Replacing Dress to Impress with Dress to RespectMGR Accounting Recruiters in
This past month we had an industrial employer interviewing for an accounting position at their corporate headquarters. Several candidates were lined up to interview, and the employer felt that all were qualified to perform the technical duties that were required. One of the interesting comments that the employer had though was that the candidates had not dressed professionally. They had dressed casually for the interview instead.
Since the employer is in an industrial field, they did consider the fact that the candidates may have expected a more casual dress code at the company. However, the comment from the employer was, “They didn’t care enough to dress for the interview.” This brings me to the point for this blog…

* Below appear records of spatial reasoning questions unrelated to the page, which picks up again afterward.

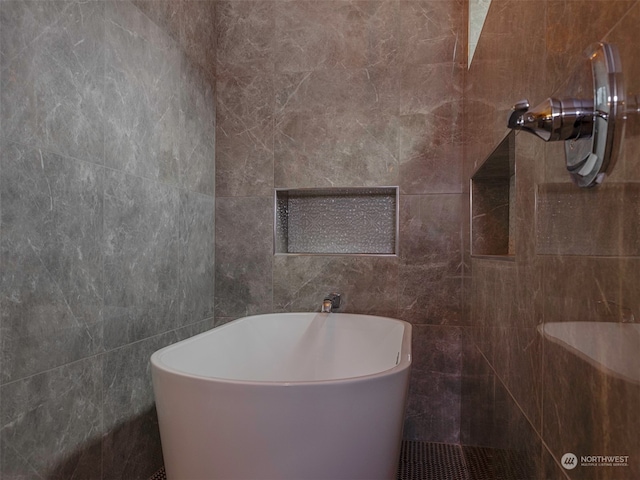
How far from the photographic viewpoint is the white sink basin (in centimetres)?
47

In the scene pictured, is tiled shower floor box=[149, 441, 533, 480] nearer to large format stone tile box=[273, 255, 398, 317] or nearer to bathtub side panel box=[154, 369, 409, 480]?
bathtub side panel box=[154, 369, 409, 480]

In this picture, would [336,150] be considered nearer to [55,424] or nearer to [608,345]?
[55,424]

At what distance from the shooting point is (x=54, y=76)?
1.27 metres

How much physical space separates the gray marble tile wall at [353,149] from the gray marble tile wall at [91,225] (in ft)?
1.00

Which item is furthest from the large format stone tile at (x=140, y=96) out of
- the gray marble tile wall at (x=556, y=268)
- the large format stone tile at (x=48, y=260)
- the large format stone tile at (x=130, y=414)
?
the gray marble tile wall at (x=556, y=268)

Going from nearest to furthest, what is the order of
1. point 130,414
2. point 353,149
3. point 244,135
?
point 130,414 → point 353,149 → point 244,135

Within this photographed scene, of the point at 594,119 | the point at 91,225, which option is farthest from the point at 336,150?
the point at 594,119

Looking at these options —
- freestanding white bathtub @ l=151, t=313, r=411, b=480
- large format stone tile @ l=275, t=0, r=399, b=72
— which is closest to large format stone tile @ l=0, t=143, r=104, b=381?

While workplaces have become more accepting of casual dress, there are still many employers that consider it a sign of respect to dress professionally for the interview. Logic may lead you to believe that it wouldn’t be necessary to dress differently for the interview than you would dress to perform the actual job, but unfortunately human nature doesn’t work that way in many cases. Some of the beliefs employers have about the interview process are:
- Candidates never try to impress you more than when they are interviewing
- The level of the candidate’s desire to work at the company is a sign of who may work harder and stay longer with the employer
Therefore, when a candidate doesn’t dress at the level that the employer was expecting for the interview, the employer frequently takes it as a sign of a low level of interest in the position. And a candidate that ‘could take it or leave it’ generally is not the one that gets the offer from the employer, even if those aren’t their true feelings about the opportunity.
In a nutshell, how you dress for the interview is a sign of respect to the interviewer as well as a sign of how interested you are in the position. Make sure that your appearance is conveying the message that you wish to convey in the interview.